There are poems like The Crows, where youth crumbles to reveal wisdom. Other poems, such as My Sister’s Keeper, demonstrate the guilt of loss and fire of grief. The poem narratives range in age and gender, demonstrating Frazier’s uncanny emotional intellect.

Covering a distance from the Midwest to Japan, through farms and cities, the physical landscape becomes a shadow to the incandescent emotions of the poems. The movement of place from one poem to another maintains a feeling of subtle yet seismic shifts within the poetic narrative.

Appropriate to the title, Each Thing Touches, feelings and moments connect creating a current of energy that follows through life even when we feel still. This collection is a captivating work that connects the reader to these energy currents through imagery often focused on the body, as in Chicago Hands, and through succinct language. There are sparks of dire imagery and sound such as in Something HappenedThe Weight of Each Word is especially powerful because it evokes the helplessness of past tense. We call this “processing” now, but we used to call it coping or acceptance, the human equivalent of making sense of the data.
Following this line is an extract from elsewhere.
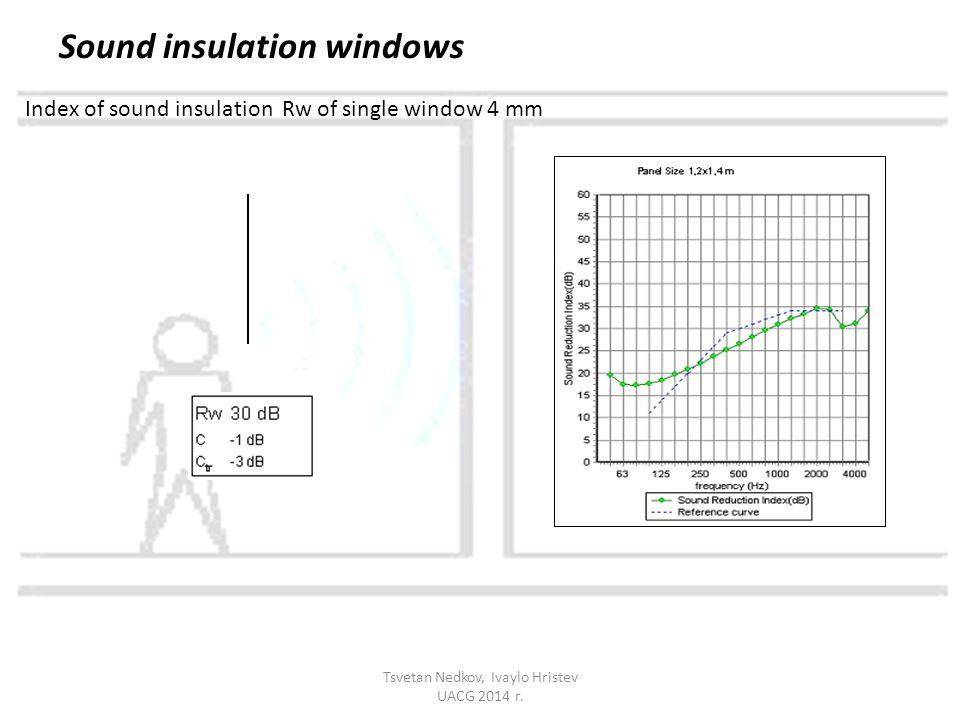 Sound insulation windows Index of sound insulation Rw of single window 4 mm Tsvetan Nedkov, Ivaylo Hristev UACG 2014 г.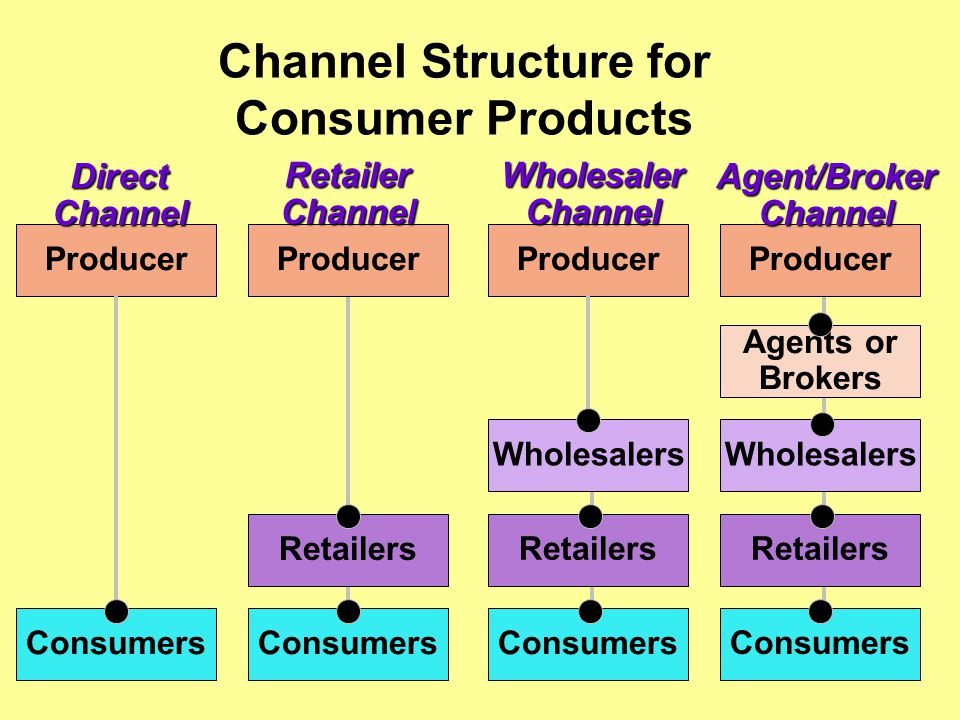 Channel Structure for Consumer Products Producer Consumers Retailers Wholesalers Agents or BrokersWholesalerChannelRetailerChannelDirectChannelAgent/BrokerChannel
As in his first collection, Frazier is deeply in tune with the natural world. Much of the millennial computer-based language is absent and so each poem is an encapsulation of humanity with a natural pulse. However, there is nothing antiquated about this work. He is a present-day narrator communicating with elemental modern language.

My favorite way to approach the collection was to read a single poem in the morning and, like a meditation, revisit it throughout the day, letting it resonate. The poems are at once intimate and close, creating a feeling of shared experience and comfort. Overall, the collection is an entirely satisfying experience of our modern lives as we move from one moment to the next, even to our last.